So I finished #TheLastofUsPart2 the other day and I think I now understand some of the film criticism. To be clear, I still disagree with the idea that it's "trying to be a film" for the approach to narrative, cutscenes and gameplay. Or at least, I don't think that's bad. Thread.
But perhaps this is what some of you were getting at, which I wasn't far enough through to understand at the time:

If I was feeling these emotions in a film, TV show, books... it would work as expected.

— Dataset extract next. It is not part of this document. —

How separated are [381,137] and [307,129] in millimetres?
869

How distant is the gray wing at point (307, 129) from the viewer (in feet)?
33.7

Lemme explain. Mild non-specific spoilers below.
As Narrative Designers, part of our job is to align the player with the character's feelings, motivations and objectives as much as possible. Naughty Dog makes the very intentional decision, I believe, to do the exact opposite.
As a result, I felt things I have never felt in a game before. I have never been more invested in the outcome of a boss fight, for instance. I put down my controller, texted people asking if I could get out of it somehow. Much like with the dogs, I couldn't look at the screen.
It made me not want to fight.

And honestly, considering I've enthusiastically bought a game where fighting is necessary... that's an achievement. And, I believe, a manifestation of the game's message.
The contentious issue was that I wasn't playing as my character by that point. I was playing as me, at odds with my character. And I do think that's something to be open to, to learn from, because of the emotional possibilities it unlocked.
We gotta talk about the middle, without spoilers if possible. But I was gutted. I didn't care. I felt I'd lost progress. I felt cheated. And it happened as this sinking, dawning feeling as I picked up weapon parts and unlocked the skill trees. "This isn't just a scene, is it?"
Yes, I think it ultimately paid off. But the fact that I felt those things then -- and for several hours, I should add -- doesn't go away because of that. Part of me just couldn't be bothered, and that's an issue.

But idk how they could have avoided it.
I don't think a consistent splicing approach would have been the same, because part of the reason I felt all those things at the end was out of longing, because I'd been denied what I wanted so long.
Friends and I have discussed an Abby DLC to the first game, following TLOU's timeline (albeit truncated) and ending with the first game's twist from Abby's perspective. That way we could have built investment in Abby beforehand, been interested enough to cushion the blow.
Expensive, though. Not really viable.
I think I need to divorce myself from my pre-held beliefs that good narrative design always = aligning the player with their character. Because this was intentional, and I'm glad I felt the things I did, had the experience I had. I can learn a LOT from this game.
I'm gonna be thinking about this game for years. Not for the story itself, but for the approach to influencing my emotions. It's not perfect, but like I've said previously, it's provided a bold set of shoulders to stand on. And I admire that.